On dirait que l'humanite a oublie les lois de son divin Sauveur, Qui prechait l'amour et le pardon des offenses, et qu'elle fait consister son plus grand merite dans l'art de s'entretuer.
«Adieu, chere et bonne amie, que notre divin Sauveur et Sa tres Sainte Mere vous aient en Leur sainte et puissante garde. Marieie».

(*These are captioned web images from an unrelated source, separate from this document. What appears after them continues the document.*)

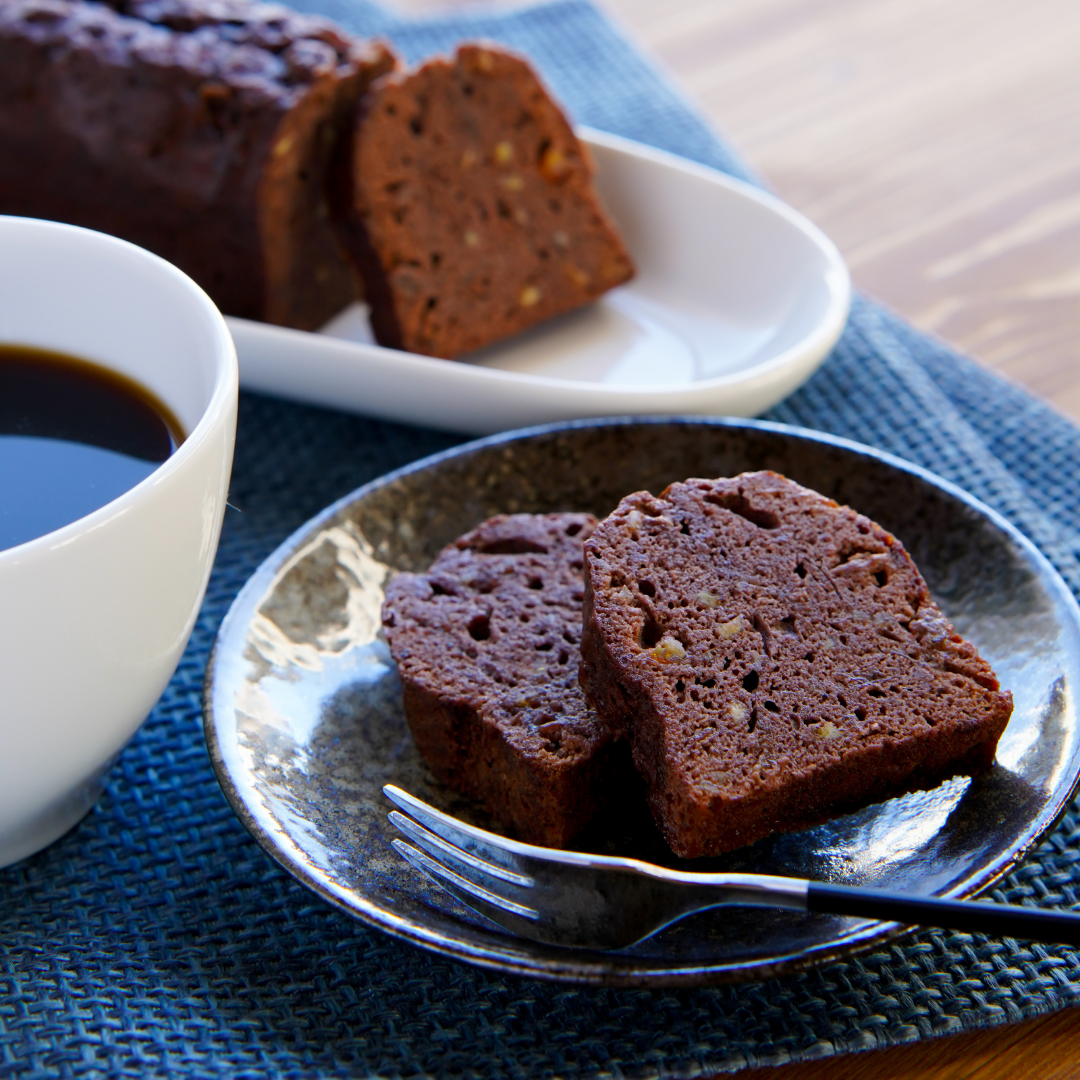 ケーク ショコラオランジュ | Patisserie ARIES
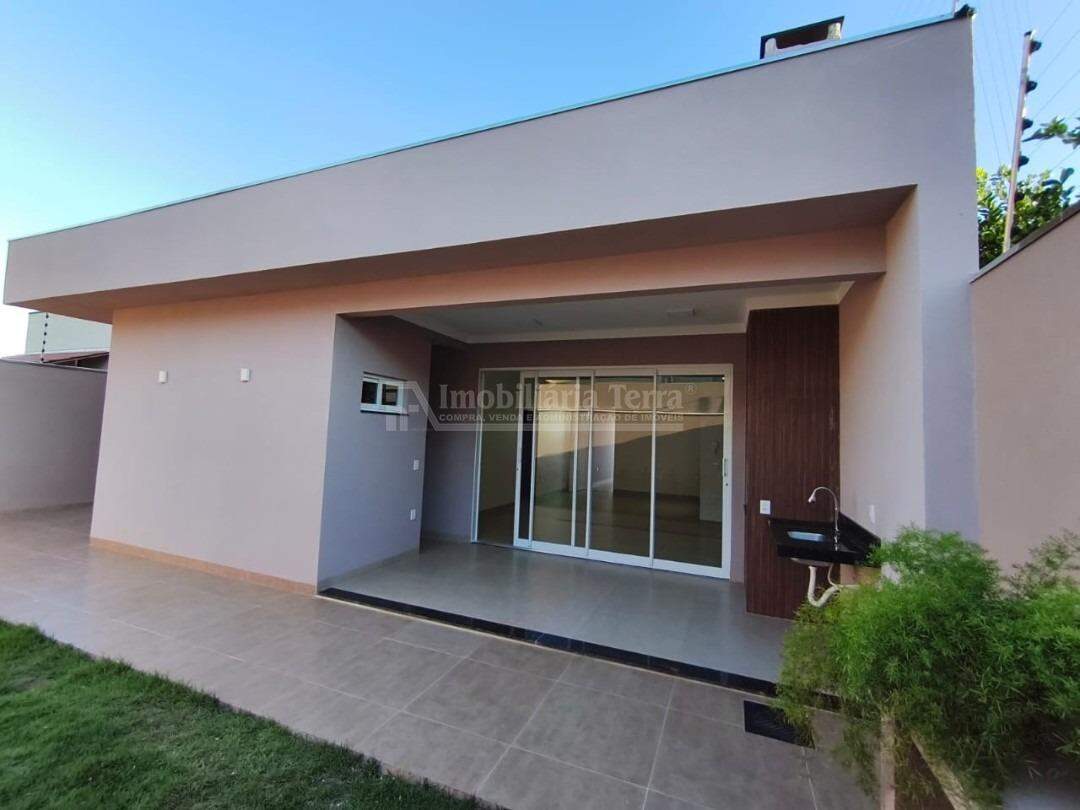 Casa no Jardim Cristhais, foto 13 de 14
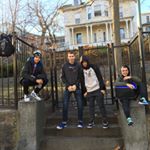 Profile Picture of Juan Diego Russell Jeremy (@sheabutter_and_friends) on Instagram
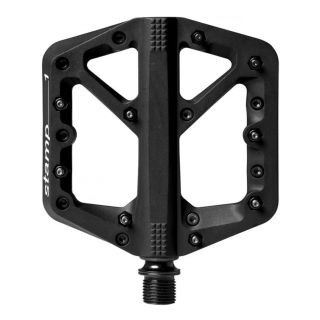 Crankbrothers Stamp 1 Small Barva: Black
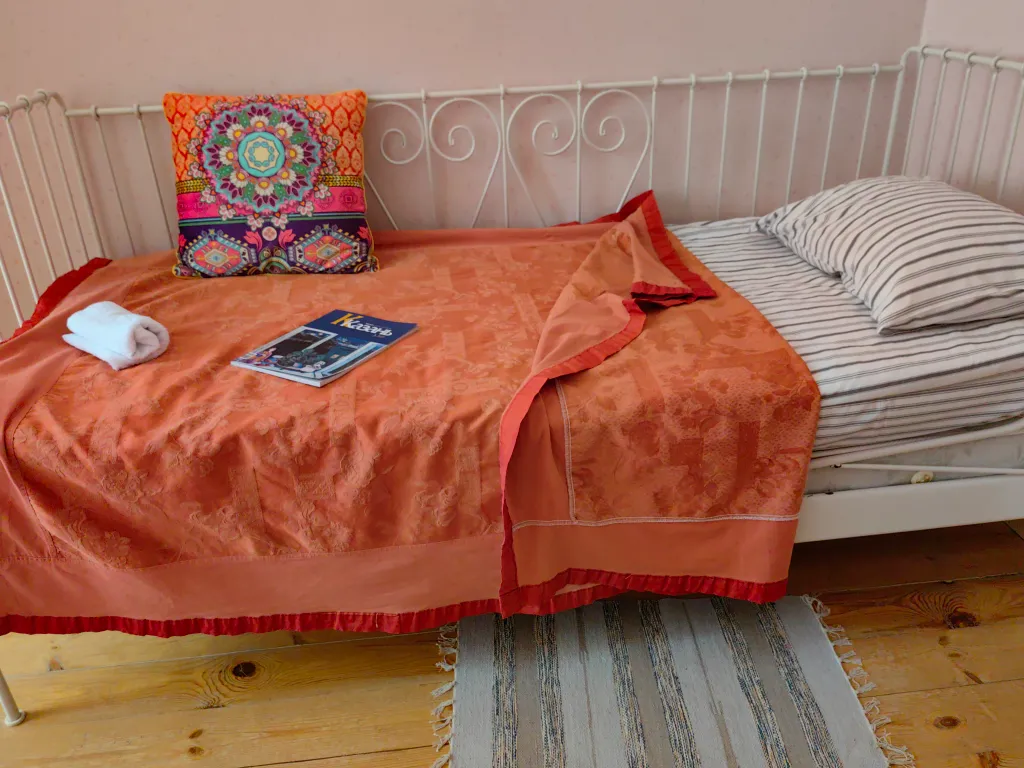 Семейные апартаменты в историческом центре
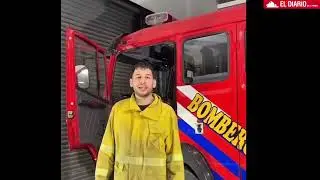 Bomberos Macachin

[Милый и бесценный друг. Ваше письмо от 13 го доставило мне большую радость. Вы всё еще меня любите, моя поэтическая Юлия. Разлука, о которой вы говорите так много дурного, видно, не имела на вас своего обычного влияния. Вы жалуетесь на разлуку, что же я должна была бы сказать, если бы смела, – я, лишенная всех тех, кто мне дорог? Ах, ежели бы не было у нас религии для утешения, жизнь была бы очень печальна. Почему приписываете вы мне строгий взгляд, когда говорите о вашей склонности к молодому человеку? В этом отношении я строга только к себе. Я понимаю эти чувства у других, и если не могу одобрять их, никогда не испытавши, то и не осуждаю их. Мне кажется только, что христианская любовь, любовь к ближнему, любовь к врагам, достойнее, слаще и лучше, чем те чувства, которые могут внушить прекрасные глаза молодого человека молодой девушке, поэтической и любящей, как вы.